I tried vfat on a MO drive with 1KByte sectors - it doesn't work. I also
don't know how you want to do it. A fs with a block size smaller than
the sector size can't impossibly write directly into the page cache and
I don't see anywhere where that is taken care of.

> > fs/adfs/inode.c:        prepare_write:  cont_prepare_write,
>         ???? Not on this box. What version are you using?
> They are _calling_ the thing, but they would simply refuse to compile if
> they would have such lines - different prototypes.

Oops, sorry, wrong source tree, it's a 2.4 with some other changes. :)
What I tried was to change the prototypes so the smaller caller routines
in _every_ fs can be removed - seems to work, except that
cont_prepare_write needs that extra argument (another reason I'd like to
move it to i_realsize). It seems to work, is there any reason not to do
this?

> Not needed. That race is taken care of - readpage() never does access past
> i_size and has the page locked, while vmtruncate() starts with setting
> i_size (on shrinking truncate(), that is), then goes through all pages in
> affected area and grabs the lock on all of them (one by one, not
> simultaneously, indeed) and only then calls ->truncate().

Hmm, then I don't understand the BKL in the get_block functions.

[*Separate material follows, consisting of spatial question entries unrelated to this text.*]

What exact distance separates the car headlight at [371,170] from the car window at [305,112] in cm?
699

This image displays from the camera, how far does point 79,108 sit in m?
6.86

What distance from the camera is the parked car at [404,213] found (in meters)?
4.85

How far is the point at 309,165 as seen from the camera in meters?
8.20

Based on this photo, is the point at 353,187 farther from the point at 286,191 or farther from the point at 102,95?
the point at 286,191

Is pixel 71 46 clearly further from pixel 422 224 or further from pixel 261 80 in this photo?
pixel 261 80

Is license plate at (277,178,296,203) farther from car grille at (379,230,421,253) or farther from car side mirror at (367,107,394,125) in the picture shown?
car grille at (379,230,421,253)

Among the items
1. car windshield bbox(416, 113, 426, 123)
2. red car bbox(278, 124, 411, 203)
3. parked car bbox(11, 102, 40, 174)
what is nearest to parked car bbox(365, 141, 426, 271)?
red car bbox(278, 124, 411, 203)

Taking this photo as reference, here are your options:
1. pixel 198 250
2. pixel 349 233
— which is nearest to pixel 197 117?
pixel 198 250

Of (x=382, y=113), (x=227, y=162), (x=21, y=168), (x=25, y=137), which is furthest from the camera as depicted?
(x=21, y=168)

> > Rounding it up to the block size isn't a problem, the question is why do
> > we give the bytes ptr to cont_prepare_write, if get_block has to update
> > it in first place. That's probably the point that confused me here.
> 
> cont_prepare_write() has to zero the tail of the last block out ;-<

IMO we could simplify that if we would do the preallocation business in
the page cache. We only need to support a dummy page structure in the
page cache to delay the allocation of the real page (we need that
anyway, if want to do direct io into/from e.g. pci space), but that's
more something for 2.5 or is there any reason why it shouldn't work?